Nous avons donc assisté à la mise en place d’une « discernement communautaire » typiquement jésuite, pratiqué dans la Compagnie de Jésus depuis des décennies, qui n’a d’intérêt que pour des situations très limitées, et hors de contexte dans des discussions doctrinales, mais qui a été appliqué à un Synode des évêques panaché par la présence de laïcs. Le résultat est connu.

Les commentateurs béats qui veulent étendre cette méthode à toute l’Eglise, pour toutes les situations, se rendent-ils compte de la stérilisation théologique et doctrinale qu’ils veulent mettre en place ? Tous ceux qui appellent de leurs vœux une « Eglise synodale », ont-ils compris qu’ils dissolvaient l’Eglise dans une « expérience de la foi », coupée de la Révélation ?
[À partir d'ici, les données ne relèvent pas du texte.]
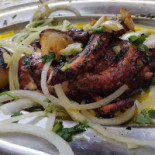 Farol Comida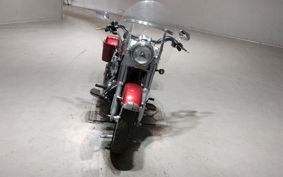 HARLEY FLD 1580 2011 GZ4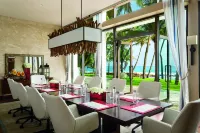Residences at Dorado Beach, a Ritz-Carlton Reserve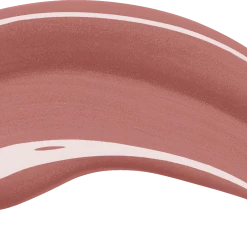 L’Oréal Paris Lippenstift Infaillible 2-Step 803 Eternally Exposed 5 L’Oréal Paris Lippenstift Infaillible 2-Step 803 Eternally Exposed -Augenbrauen Verkäufe MAM 9620461 SHOP IMAGE 1.6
Une telle mise en place ne serait finalement que la dissolution de la vérité dans une fausse charité qui se pare du manteau de la miséricorde. Mais en renonçant à la Vérité du Christ, l’on renonce aussi à sa Charité et l’on devient le plus dur des hommes en écartant les âmes du Sauveur.

Enfin, ce serait une grave atteinte à la structure hiérarchique de l’Eglise, qui est une de ses notes, autrement dit, ce qui la caractérise et qui est d’origine divine. La remettre en cause ou la discuter revient tout bonnement à une hérésie.